How Fascism Modernizes

Fascism in the old textbooks wore uniforms and raised flags. Fascism in 2025 prefers memo headers and the plausible deniability of routine. It doesn’t jail opposition outright; it jails the possibility of opposition. It doesn’t burn books; it labels foundations that fund libraries as suspect. It doesn’t need show trials; it has “preparatory investigations,” a phrase so bloodless you could almost forget it cuts.

The genius is in the staging. No one has to believe the charges will stick. They don’t need to. The chill in the air is the product.


The Audience at Home

The public, meanwhile, is reduced to an audience trained by decades of reality TV: suspense is the show. Will Soros be indicted? Won’t he? Tune in next week as federal prosecutors “weigh their options” like judges on American Idol. The ratings are good, the story arcs clear, and the villains already cast.

Selective enforcement becomes the plot twist that keeps the season alive. The Constitution, once the script, is now just the commercial break.


Why Soros, Why Now

The fixation on Soros is not new, but its utility is evergreen. He is rich enough to be envied, foreign enough to be distrusted, Jewish enough to be scapegoated, and philanthropic enough to be mocked. He embodies the contradiction that fuels fascist narrative: too powerful to ignore, too subversive to allow, too abstract to ever pin down. Investigating him is less about justice than about staging. He is the perfect MacGuffin—an object whose real function is to drive the plot forward.


The Precedent Set

Let us strip the satire for one paragraph: If the Department of Justice can investigate philanthropic networks for “material support to terrorism” based solely on political convenience, then every civic institution is at risk. Churches, universities, newspapers, even veterans’ groups—all could be reframed as nests of subversion with a single memo. The chilling effect is the point. When power itself becomes the charge, no defense is possible.

Now back to the satire: congratulations, America, you’ve just subscribed to Fascism+, the premium service where your rights are available in stunning HD until the next executive tantrum.


Structural Irony, Served Fresh

Consider the irony: an administration born in the language of freedom, now perfecting the art of repression. A Justice Department named for justice, weaponized against the concept. A president who cries witch hunt, commissioning his own inquisitions. A billionaire accused of arson by men whose own supporters set fire to the Capitol gift shop.

The comedy writes itself, except that it doesn’t feel like comedy anymore. It feels like a rerun we can’t switch off.


What Comes Next

Expect leaks. Expect ominous headlines about “sealed indictments” and “unnamed sources.” Expect op-eds reminding us that “no one is above the law,” as if that phrase still carries currency in a world where law is whatever the executive desires. Expect hearings, subpoenas, and maybe even a courtroom cameo. But above all, expect the normalization. What feels shocking today will feel procedural tomorrow. And that is the quietest victory fascism ever wins.

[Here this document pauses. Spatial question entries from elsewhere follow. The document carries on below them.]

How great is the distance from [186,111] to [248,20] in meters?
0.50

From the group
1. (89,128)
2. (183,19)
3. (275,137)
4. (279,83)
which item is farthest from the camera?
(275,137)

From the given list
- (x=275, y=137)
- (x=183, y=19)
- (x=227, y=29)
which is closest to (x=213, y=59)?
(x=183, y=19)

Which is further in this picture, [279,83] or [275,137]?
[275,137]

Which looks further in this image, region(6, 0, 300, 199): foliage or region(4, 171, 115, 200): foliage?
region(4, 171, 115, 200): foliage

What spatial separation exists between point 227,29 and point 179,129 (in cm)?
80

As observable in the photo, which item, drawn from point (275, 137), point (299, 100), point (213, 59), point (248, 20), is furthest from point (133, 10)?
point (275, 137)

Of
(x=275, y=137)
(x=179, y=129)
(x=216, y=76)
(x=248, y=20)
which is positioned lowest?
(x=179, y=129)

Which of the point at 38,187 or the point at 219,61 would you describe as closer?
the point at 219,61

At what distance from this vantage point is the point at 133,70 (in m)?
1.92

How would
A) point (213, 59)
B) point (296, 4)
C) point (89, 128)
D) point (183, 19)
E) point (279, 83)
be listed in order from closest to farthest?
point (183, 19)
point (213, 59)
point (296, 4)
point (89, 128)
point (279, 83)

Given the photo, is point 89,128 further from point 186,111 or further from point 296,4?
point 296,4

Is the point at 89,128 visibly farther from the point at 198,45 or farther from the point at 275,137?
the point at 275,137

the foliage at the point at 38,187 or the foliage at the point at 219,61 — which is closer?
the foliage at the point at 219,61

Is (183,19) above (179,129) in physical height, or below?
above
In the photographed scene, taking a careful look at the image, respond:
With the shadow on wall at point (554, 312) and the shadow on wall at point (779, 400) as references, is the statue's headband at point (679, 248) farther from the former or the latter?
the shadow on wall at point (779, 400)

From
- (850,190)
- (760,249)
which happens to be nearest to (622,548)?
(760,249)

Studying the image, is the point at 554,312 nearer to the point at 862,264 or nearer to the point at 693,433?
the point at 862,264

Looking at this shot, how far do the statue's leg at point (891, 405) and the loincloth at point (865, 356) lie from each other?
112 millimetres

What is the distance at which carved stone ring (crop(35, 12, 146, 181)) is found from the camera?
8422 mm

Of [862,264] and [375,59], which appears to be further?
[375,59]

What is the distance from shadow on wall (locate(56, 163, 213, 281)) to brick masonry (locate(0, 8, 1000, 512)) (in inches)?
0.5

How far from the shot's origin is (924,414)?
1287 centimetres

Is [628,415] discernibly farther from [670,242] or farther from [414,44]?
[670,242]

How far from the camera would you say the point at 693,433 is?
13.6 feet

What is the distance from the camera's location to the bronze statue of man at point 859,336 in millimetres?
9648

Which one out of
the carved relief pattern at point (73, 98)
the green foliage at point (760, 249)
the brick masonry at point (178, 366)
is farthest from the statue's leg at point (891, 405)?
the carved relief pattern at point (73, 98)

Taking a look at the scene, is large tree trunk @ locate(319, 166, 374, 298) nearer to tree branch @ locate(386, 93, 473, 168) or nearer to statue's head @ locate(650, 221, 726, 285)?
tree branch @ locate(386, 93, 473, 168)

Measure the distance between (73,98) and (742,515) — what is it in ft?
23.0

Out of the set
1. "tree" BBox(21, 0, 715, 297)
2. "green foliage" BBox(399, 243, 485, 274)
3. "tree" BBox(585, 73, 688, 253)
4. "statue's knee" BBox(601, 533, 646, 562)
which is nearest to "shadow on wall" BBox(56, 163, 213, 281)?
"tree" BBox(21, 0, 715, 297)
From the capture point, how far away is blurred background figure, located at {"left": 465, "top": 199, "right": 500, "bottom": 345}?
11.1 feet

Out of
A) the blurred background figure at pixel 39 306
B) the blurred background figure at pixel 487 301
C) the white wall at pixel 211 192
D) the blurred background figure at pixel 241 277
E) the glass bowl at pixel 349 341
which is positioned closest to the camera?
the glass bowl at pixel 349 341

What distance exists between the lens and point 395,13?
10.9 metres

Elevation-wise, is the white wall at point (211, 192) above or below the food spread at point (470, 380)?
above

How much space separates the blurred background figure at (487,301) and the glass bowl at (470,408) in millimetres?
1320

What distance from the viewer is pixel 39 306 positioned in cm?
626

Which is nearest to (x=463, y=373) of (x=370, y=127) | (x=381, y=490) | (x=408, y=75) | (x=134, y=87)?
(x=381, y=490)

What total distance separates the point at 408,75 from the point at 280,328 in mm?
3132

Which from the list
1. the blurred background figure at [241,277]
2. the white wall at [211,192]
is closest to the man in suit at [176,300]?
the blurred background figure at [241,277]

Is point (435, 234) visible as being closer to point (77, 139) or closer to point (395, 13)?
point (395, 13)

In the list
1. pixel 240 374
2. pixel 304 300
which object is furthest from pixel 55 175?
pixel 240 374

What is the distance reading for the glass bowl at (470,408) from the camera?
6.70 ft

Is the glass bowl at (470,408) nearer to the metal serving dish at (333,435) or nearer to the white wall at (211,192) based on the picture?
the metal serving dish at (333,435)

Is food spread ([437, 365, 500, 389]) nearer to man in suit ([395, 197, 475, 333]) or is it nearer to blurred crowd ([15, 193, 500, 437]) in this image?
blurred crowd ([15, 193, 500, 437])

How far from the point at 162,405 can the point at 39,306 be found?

The Loyalty Test Dressed as Justice

Every authoritarian regime has its theater. In America 2025, the stage is not the rally but the memo. The costumes are not uniforms but business suits. The props are not torches but legal pads. And the plot is always the same: dissent is provisional, rights are revocable, and justice is whatever the executive says it is.

The DOJ’s directive against the Open Society Foundations is not about George Soros. It is not about terrorism. It is not about arson, racketeering, or fraud. It is about reminding every citizen that the paperwork is waiting, the file is open, and the law can be summoned not to protect you but to prepare your silence.

That is what modern-day fascism looks like: not the boot, not the lash, but the memo that tells you the file has already been opened in your name.